Energia
L’energia è la condizione abilitante di ogni progetto di sviluppo. Le aree industriali ne hanno bisogno, i programmi agricoli ne dipendono, e uno degli scopi stessi dei corridoi infrastrutturali è trasportarla. Per questo EMCC non considera l’energia come un settore a sé stante, ma come la variabile di fondo che determina se — e a quale costo — qualsiasi altra iniziativa sia praticabile.
Nell’ultimo decennio il panorama energetico ha conosciuto una trasformazione profonda, e la Cina occupa una posizione centrale in questo cambiamento. Nel 2024 gli investimenti cinesi in energia pulita hanno raggiunto i 625 miliardi di dollari — quasi un terzo del totale mondiale. Non si tratta soltanto di una questione di dimensioni: ciò che emerge è una coerenza strategica tra ricerca, politica industriale e realizzazione infrastrutturale che pochi paesi o blocchi sono in grado di eguagliare.
Tre ambiti dello sviluppo tecnologico cinese risultano particolarmente rilevanti per le regioni in cui opera EMCC.
Il primo riguarda le infrastrutture di rete elettrica. La Cina ha costruito la rete di trasmissione ad altissima tensione (UHV) più estesa al mondo — oltre 48.000 chilometri di linee, capaci di trasportare energia pulita per migliaia di chilometri con perdite minime. Questa tecnologia, sviluppata inizialmente per colmare il divario strutturale tra le regioni occidentali cinesi, ricche di risorse energetiche, e le città orientali ad alto consumo elettrico, presenta applicazioni evidenti in contesti transfrontalieri: progetti che colleghino l’Egitto all’Europa meridionale, o le fonti rinnovabili dell’Asia centrale ai centri di domanda del Mediterraneo, non sono più astrazioni ingegneristiche.

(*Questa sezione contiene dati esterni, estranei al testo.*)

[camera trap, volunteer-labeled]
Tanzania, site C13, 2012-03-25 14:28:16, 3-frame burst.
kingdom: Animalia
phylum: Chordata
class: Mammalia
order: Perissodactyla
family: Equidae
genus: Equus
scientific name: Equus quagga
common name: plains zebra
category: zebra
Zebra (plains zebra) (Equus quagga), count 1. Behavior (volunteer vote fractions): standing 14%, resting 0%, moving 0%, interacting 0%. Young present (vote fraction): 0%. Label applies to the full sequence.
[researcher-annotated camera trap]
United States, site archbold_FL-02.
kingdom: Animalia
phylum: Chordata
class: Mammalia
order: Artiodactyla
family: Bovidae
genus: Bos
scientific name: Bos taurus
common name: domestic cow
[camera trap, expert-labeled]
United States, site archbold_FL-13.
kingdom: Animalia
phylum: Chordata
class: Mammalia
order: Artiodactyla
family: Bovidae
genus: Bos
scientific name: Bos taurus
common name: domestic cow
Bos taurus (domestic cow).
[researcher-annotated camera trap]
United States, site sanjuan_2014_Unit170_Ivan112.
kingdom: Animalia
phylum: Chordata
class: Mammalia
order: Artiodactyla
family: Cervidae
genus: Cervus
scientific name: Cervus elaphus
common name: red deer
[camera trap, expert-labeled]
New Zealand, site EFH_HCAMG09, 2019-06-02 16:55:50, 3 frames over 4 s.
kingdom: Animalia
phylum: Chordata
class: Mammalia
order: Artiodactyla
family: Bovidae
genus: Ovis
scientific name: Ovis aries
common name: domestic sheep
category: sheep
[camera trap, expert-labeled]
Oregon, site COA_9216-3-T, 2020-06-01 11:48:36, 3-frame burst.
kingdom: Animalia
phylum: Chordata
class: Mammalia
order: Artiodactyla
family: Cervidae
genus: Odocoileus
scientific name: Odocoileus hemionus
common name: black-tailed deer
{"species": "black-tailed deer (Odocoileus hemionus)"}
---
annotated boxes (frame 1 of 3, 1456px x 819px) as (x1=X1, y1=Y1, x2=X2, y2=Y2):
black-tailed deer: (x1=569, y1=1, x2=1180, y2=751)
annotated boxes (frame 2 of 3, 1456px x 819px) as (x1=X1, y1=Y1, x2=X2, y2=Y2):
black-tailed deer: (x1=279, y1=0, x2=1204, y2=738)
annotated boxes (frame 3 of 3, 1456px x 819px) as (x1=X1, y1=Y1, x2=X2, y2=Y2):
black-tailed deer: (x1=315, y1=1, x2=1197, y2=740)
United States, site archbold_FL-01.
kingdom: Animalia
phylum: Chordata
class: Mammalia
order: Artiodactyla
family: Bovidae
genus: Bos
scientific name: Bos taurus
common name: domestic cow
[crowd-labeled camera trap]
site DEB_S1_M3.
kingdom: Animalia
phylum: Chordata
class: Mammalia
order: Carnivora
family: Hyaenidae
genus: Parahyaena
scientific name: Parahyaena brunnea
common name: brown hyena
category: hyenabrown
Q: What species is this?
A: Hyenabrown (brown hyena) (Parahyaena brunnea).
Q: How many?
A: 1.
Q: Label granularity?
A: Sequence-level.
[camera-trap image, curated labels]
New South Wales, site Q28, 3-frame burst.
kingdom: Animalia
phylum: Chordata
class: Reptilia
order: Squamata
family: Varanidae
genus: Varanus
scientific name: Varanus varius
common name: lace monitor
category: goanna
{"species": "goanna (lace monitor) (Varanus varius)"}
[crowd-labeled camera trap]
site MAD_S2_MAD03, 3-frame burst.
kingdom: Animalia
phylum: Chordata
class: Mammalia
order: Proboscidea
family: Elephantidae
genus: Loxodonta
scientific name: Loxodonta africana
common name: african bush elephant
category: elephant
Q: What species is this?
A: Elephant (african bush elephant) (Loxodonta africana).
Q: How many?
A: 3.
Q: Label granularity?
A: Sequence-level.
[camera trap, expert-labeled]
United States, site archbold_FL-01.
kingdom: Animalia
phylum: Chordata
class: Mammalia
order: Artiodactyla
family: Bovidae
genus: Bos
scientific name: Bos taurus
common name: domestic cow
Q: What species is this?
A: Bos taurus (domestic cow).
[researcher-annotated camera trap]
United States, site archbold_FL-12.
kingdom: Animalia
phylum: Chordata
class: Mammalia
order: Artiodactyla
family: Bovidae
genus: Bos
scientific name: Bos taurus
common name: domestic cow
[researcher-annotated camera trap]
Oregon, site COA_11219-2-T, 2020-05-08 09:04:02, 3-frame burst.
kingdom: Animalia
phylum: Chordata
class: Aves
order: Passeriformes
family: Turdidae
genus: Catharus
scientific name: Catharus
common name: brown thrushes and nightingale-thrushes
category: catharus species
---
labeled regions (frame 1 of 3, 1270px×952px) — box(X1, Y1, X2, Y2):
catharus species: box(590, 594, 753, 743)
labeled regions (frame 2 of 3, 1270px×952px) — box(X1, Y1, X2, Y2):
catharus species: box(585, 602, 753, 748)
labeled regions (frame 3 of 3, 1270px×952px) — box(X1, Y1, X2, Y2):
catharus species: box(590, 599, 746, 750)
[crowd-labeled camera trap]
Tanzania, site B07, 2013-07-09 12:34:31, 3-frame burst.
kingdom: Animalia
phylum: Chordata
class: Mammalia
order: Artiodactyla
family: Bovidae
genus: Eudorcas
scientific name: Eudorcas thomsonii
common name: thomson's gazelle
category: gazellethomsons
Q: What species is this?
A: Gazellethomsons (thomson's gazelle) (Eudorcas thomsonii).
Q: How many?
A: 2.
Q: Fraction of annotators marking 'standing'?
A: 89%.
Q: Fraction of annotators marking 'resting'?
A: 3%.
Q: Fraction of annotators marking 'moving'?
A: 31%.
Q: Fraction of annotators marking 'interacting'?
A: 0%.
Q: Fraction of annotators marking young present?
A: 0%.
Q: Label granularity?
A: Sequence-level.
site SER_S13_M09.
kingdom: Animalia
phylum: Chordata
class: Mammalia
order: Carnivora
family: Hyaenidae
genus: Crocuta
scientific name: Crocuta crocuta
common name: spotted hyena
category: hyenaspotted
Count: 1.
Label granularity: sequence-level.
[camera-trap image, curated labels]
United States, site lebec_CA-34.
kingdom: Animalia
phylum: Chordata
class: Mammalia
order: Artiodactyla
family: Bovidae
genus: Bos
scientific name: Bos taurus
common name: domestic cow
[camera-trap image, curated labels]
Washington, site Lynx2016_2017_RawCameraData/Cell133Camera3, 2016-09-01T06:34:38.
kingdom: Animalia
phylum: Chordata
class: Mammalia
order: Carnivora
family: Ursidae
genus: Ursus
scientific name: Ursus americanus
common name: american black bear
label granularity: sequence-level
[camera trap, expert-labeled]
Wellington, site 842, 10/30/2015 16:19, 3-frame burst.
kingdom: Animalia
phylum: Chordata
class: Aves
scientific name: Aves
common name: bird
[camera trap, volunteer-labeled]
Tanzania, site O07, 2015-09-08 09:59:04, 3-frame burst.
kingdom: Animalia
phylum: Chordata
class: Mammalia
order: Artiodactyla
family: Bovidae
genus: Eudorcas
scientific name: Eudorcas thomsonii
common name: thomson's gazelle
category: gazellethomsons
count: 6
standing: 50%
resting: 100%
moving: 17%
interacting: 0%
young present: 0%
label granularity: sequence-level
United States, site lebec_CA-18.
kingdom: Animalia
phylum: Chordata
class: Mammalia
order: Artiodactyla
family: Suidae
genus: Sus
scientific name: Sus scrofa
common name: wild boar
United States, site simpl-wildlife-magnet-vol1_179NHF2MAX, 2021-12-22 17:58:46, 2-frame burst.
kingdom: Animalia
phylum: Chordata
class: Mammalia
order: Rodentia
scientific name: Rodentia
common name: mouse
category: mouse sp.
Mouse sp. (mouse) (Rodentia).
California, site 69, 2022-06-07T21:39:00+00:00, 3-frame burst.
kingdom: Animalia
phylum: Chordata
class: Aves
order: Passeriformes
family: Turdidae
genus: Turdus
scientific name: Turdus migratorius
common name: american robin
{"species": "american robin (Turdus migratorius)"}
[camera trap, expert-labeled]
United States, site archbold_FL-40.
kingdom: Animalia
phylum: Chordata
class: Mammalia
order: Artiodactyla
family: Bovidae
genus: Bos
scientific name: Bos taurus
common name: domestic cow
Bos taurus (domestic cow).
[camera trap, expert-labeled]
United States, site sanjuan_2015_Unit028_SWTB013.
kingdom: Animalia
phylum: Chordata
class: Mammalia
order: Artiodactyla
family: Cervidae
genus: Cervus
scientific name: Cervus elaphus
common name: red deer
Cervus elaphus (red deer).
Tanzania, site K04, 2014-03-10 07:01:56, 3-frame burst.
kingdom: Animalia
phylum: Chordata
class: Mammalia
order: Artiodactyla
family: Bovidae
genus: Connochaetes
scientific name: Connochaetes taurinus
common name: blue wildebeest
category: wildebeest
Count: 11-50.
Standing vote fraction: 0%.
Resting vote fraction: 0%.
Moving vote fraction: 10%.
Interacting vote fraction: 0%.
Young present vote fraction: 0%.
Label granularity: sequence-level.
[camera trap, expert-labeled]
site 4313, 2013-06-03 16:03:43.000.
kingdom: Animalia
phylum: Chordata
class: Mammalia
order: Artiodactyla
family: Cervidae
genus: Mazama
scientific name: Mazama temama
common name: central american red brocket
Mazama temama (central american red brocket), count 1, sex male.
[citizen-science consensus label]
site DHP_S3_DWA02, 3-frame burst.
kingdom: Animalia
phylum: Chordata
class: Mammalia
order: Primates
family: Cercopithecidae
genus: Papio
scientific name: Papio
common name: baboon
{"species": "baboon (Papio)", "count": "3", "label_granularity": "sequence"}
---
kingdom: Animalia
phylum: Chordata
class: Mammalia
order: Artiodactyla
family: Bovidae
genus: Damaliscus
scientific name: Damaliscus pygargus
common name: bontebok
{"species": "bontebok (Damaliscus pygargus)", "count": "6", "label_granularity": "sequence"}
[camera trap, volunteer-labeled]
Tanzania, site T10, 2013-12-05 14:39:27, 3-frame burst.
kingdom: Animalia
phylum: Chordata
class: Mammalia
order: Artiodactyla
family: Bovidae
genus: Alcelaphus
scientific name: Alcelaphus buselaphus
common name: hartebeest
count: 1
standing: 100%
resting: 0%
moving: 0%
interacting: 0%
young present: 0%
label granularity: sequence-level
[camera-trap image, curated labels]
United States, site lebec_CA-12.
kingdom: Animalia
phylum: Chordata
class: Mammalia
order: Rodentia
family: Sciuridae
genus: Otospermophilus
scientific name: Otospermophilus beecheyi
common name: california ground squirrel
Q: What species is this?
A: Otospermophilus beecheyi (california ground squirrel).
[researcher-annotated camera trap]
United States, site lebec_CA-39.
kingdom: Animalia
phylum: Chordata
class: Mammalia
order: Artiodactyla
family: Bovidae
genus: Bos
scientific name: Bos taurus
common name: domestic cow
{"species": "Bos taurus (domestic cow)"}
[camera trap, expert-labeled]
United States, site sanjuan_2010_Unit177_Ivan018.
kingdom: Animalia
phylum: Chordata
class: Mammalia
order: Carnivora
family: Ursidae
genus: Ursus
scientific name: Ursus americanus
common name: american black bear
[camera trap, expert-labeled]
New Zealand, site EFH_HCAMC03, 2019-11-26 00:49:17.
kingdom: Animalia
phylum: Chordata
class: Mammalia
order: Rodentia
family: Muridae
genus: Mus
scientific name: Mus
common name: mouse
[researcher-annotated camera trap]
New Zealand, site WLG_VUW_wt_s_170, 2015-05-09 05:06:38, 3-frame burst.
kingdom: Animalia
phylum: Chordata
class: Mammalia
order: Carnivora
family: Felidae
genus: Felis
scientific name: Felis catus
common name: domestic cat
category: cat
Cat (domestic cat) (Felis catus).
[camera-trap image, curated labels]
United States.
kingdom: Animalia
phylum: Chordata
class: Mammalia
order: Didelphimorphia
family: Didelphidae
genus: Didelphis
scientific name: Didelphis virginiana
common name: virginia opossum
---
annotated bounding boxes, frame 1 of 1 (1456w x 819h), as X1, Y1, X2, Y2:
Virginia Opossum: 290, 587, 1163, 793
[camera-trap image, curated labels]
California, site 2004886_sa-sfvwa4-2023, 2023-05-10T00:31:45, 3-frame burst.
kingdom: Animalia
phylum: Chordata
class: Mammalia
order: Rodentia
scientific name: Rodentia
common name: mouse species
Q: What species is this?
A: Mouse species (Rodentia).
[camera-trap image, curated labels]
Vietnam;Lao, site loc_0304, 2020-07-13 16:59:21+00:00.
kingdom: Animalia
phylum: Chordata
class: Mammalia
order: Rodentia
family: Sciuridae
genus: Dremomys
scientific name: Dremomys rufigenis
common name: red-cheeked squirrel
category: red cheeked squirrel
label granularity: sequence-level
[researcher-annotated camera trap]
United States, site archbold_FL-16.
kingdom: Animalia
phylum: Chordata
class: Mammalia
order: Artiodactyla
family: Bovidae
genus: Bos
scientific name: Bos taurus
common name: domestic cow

Il secondo ambito riguarda il nucleare modulare. Il reattore cinese Linglong One è il primo reattore modulare di piccola taglia (SMR) al mondo ad aver superato la revisione di sicurezza dell’Agenzia Internazionale per l’Energia Atomica. La sua potenza è sufficiente ad alimentare oltre 500.000 abitazioni e, per progettazione, non richiede l’ubicazione in aree lontane dai centri abitati — rappresentando un modello di diffusione realmente nuovo, applicabile a parchi industriali, aree agricole remote e regioni con connessione limitata o assente alla rete elettrica.
Il terzo ambito è il torio. Nell’ottobre 2024, un gruppo di scienziati cinesi ha completato il primo rifornimento online al mondo di un reattore a sali fusi al torio. Questa tecnologia non richiede raffreddamento ad acqua, rendendo possibile l’installazione di impianti nucleari in aree aride e nell’entroterra, e produce scorie significativamente inferiori rispetto ai reattori tradizionali a uranio. Le riserve cinesi di torio sono stimate sufficienti a coprire il fabbisogno energetico del paese per ventimila anni; il primo reattore dimostrativo di dimensioni significative è già in costruzione.
EMCC collabora con partner europei e cinesi nel settore energetico perché in questo ambito la capacità tecnologica è reale, documentata e direttamente applicabile ai contesti territoriali in cui EMCC opera — Mediterraneo, Asia centrale e Africa. L’autosufficienza energetica, la transizione dalla dipendenza dai combustibili fossili e la fornitura di elettricità affidabile alle aree oggi scarsamente servite dalle reti esistenti sono problemi urgenti e concreti. Le soluzioni esistono già; il lavoro consiste nel renderle accessibili.